In 1987, DC Comics made an editorial decision to have Barbara Gordon, aka Batgirl, retire her costumed alter-ego. A few months later, Alan Moore & Brian Bolland's graphic novel, The Killing Joke, appeared to have changed Barbara's life forever. Paralyzed from the waist down after being shot by the Joker, who subsequently abducted her father, Commissioner James Gordon, Barbara would later adopt the alias of Oracle as a information broker to her brothers-&-sisters-in-arms.
The Killing Joke also offered what could've been construed as the origin of the Joker, a simple, nameless engineer-turned-aspiring comic struggling to make ends meet for his wife and unborn child. Desperate, he volunteers to help some small-time crooks rob a factory next to his former employers. However, that robbery is thwarted by the Batman, and the Red Hood takes the fatal plunge into a chemical bath. We know the rest of the story, of course.
Warner Bros. Animation adapted the graphic novel into its first R-rated DTV, but with some slight alterations.
For starters, the film begins with a prologue, narrated by Barbara (Tara Strong), chronicling an otherwise untold case she and Batman (Kevin Conroy) had been working on. What this ultimately leads to has also been considered controversial in some corners of fandom. Allow me to explain.
The vision of writer-producers-animators Paul Dini & Bruce Timm, beginning sometime around Batman Beyond at the turn of the century, suggested that there was more than a student-teacher relationship between Batgirl & Batman, which ran contrary to what was being written in DC books off-&-on since 1976. DC editors thought it might add some spice to some Batgirl-Robin team-ups by having the Teen Wonder flirt with the Dominoed Dare-Doll, who, if you do the math, would actually be at least 6-10 years Robin's senior. What Dini & Timm were doing was taking a minor plot thread from the final season of the live-action Batman, as the producers of that series sought to pair Bruce Wayne with Barbara as a couple. It didn't take for a variety of reasons.
Of course, there is the camp that would rather buy into the belief that DC editors have already decided that Catwoman is meant to be Batman's true love, which of course explains the puppy love between their younger selves on Gotham, and that's a whole 'nother kettle of fish all by itself.

__Data shown__:

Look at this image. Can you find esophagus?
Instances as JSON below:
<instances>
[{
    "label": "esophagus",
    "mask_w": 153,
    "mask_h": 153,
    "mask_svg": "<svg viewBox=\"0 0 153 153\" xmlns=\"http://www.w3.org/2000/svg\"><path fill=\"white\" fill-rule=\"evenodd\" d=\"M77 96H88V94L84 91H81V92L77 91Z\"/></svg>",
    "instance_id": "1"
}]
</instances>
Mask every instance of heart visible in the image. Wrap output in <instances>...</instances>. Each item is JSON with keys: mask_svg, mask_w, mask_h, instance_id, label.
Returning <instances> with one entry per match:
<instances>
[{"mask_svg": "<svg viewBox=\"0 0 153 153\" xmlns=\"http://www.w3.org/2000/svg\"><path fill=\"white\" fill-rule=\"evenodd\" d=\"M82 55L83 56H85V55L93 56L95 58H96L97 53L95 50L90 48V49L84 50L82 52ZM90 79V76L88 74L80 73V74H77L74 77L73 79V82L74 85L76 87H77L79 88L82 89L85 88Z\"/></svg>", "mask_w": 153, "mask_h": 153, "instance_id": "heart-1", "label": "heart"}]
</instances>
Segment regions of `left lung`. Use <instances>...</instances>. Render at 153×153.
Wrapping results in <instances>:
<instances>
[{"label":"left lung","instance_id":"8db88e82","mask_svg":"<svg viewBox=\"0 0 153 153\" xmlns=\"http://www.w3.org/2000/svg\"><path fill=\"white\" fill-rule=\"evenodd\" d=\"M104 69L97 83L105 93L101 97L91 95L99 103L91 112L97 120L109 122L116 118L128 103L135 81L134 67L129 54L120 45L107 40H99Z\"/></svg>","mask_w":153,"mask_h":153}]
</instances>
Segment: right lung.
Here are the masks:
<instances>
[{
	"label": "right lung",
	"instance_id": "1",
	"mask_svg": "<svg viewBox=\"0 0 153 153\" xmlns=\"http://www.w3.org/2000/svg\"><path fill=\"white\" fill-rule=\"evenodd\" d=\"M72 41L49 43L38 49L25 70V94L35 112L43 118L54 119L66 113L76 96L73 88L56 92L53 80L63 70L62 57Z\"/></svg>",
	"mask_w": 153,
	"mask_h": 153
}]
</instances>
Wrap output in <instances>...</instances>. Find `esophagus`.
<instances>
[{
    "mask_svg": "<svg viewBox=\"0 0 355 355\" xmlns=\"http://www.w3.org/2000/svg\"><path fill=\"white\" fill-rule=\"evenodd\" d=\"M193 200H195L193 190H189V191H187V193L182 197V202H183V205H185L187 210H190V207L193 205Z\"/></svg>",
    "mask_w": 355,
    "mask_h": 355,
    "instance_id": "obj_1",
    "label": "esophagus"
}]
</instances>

__Tasks for this exercise__:
1. Answer these questions from the Killing Joke text:
(a) In what year did DC Comics decide to have Barbara Gordon retire as Batgirl?
(b) Who voices Barbara in the film's prologue?
(c) Which character do some believe DC editors have chosen as Batman's true love?
2. Revise the listing from the line with "Wrap output in <instances>...</instances>. Find" through the end of the listing, replacing "Wrap" with "Enclose" and changing nothing else.
The text and the listing were drawn from separate sources.

__Solution list__:
1.
(a) 1987
(b) Tara Strong
(c) Catwoman

2.
Enclose output in <instances>...</instances>. Find `esophagus`.
<instances>
[{
    "mask_svg": "<svg viewBox=\"0 0 355 355\" xmlns=\"http://www.w3.org/2000/svg\"><path fill=\"white\" fill-rule=\"evenodd\" d=\"M193 200H195L193 190H189V191H187V193L182 197V202H183V205H185L187 210H190V207L193 205Z\"/></svg>",
    "mask_w": 355,
    "mask_h": 355,
    "instance_id": "obj_1",
    "label": "esophagus"
}]
</instances>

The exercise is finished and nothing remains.